- Born: February 8, 1940 Sharpe, Kentucky, U.S.
- Died: September 3, 2018 (aged 78)
- Other name: Tom Rickman
- Education: AFI Conservatory
- Occupations: Film director, playwright, screenwriter

= Thomas Rickman (writer) =

American writer and film director

Thomas "Tom" Rickman (February 8, 1940 – September 3, 2018) was an American film director, playwright, and screenwriter. He is best known for his work on the 1980 film Coal Miner's Daughter.

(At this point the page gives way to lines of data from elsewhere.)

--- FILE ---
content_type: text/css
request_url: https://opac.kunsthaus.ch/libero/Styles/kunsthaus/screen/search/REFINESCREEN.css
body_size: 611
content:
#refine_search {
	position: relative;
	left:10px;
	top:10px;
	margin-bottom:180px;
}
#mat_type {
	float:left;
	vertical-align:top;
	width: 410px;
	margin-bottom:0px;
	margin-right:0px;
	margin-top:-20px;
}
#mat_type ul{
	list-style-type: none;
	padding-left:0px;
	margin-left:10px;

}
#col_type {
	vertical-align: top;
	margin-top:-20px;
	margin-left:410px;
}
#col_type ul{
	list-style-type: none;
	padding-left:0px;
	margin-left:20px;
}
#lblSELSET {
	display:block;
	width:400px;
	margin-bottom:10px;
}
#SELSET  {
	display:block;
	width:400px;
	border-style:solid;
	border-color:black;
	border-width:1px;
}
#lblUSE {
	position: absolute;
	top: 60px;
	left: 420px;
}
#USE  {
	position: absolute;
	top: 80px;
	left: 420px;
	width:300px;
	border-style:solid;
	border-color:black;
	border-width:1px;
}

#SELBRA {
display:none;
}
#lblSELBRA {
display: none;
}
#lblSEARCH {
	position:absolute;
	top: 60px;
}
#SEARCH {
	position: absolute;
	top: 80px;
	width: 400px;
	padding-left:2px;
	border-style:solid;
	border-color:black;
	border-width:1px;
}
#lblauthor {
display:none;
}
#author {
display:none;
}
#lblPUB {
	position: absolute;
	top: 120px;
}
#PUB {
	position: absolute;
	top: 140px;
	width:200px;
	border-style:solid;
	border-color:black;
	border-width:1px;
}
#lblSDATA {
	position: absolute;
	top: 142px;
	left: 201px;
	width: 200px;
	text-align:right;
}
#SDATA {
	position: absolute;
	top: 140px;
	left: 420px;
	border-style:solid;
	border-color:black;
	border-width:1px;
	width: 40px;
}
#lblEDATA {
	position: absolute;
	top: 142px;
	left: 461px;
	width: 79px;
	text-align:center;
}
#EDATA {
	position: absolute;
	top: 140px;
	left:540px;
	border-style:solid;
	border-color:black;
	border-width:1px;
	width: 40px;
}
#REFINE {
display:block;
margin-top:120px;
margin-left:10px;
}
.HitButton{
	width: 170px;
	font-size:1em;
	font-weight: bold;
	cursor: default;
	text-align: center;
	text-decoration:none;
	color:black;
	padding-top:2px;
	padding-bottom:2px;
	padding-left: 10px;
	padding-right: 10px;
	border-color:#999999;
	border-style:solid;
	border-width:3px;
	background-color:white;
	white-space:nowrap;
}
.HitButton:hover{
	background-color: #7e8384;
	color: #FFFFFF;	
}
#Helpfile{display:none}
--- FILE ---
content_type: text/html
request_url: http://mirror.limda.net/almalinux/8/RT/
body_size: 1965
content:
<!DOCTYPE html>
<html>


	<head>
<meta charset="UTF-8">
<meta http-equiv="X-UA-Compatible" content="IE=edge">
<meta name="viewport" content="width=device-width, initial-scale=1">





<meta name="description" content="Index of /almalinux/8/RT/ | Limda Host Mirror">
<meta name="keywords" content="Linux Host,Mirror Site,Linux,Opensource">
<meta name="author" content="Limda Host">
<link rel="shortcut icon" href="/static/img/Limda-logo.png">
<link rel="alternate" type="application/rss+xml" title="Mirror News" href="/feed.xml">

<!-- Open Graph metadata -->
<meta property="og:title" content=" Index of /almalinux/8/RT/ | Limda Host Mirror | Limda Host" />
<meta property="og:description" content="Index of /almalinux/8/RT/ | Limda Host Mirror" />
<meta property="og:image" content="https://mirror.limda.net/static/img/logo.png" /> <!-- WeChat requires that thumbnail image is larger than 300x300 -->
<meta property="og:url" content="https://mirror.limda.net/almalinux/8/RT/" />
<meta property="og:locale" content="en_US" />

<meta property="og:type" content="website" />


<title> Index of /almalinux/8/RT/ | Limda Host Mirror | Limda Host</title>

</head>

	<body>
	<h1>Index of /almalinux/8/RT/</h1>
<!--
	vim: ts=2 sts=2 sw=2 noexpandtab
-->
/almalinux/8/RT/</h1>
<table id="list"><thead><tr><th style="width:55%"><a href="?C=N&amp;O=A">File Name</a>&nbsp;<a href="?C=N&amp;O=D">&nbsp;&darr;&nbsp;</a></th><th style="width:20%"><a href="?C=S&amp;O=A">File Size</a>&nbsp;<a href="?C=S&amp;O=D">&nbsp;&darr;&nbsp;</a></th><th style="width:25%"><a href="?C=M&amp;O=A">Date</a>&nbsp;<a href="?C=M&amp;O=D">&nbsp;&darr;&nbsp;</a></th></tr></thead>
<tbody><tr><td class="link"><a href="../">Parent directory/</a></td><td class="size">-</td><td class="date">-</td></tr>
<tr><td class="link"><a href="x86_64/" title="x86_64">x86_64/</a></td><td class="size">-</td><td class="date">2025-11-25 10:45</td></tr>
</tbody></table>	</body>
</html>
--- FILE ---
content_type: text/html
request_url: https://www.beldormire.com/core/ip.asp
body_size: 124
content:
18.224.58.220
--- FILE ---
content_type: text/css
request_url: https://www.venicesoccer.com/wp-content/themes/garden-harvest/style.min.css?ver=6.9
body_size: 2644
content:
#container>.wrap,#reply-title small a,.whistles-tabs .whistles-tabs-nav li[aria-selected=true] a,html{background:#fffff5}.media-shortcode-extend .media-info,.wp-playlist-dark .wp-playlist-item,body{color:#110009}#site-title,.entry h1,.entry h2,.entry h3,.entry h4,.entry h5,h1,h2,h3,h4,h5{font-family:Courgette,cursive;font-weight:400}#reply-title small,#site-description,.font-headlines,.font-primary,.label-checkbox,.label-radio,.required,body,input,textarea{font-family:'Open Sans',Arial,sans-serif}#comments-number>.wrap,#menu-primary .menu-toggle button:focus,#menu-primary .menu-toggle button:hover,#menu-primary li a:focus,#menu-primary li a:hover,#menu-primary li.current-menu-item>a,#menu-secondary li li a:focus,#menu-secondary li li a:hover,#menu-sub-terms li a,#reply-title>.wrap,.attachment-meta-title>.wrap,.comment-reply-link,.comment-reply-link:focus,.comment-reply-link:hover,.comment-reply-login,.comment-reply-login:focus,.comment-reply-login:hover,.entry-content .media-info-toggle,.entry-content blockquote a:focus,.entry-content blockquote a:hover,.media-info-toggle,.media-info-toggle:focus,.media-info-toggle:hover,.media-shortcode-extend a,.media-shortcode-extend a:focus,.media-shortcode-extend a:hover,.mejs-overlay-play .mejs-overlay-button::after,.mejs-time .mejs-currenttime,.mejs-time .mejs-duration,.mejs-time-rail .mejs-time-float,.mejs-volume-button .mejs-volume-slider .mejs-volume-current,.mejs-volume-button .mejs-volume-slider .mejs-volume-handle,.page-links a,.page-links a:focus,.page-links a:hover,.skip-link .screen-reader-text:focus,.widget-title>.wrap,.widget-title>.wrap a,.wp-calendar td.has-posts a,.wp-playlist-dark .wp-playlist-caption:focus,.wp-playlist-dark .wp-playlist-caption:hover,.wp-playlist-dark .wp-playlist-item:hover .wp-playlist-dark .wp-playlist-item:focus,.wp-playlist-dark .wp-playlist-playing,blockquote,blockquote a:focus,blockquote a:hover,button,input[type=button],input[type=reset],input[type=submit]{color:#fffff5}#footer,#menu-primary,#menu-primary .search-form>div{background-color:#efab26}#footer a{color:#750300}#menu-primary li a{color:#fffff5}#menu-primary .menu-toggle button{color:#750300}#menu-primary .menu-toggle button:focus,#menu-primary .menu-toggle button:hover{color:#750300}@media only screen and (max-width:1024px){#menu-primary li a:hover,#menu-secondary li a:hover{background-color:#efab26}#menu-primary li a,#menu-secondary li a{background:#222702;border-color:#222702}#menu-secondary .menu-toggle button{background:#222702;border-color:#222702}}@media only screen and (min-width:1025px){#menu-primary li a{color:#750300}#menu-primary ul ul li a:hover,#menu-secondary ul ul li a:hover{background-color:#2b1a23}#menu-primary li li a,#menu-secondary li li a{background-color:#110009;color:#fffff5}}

==Early life and education==
Rickman was born in Sharpe, Kentucky.

He was in the first class at the AFI Conservatory in Los Angeles; the class also included Gill Dennis, Terrence Malick, David Lynch and Caleb Deschanel.

==Career==
In 1975, his stage play Balaam premiered at the Pasadena Repertory Theater in Pasadena, California's historic The Hotel Carver, under artistic director Duane Waddell, directed by Gill Dennis, starring Elizabeth Hartman, Peter Brandon, Howard Whalen, and was the theatrical debut of Ed Harris.

He received a nomination for Academy Award for Best Adapted Screenplay for writing the screenplay of Coal Miner's Daughter. His other films include Hooper (1978), Everybody's All-American (1988), and the television films Truman (1995) and Tuesdays with Morrie (1999)

==Teaching==
For many decades Rickman and his AFI classmate Gill Dennis taught at the screenwriting workshop portion of the Squaw Valley Community of Writers, as it was then called. In his later years, Rickman also taught screenwriting at AFI.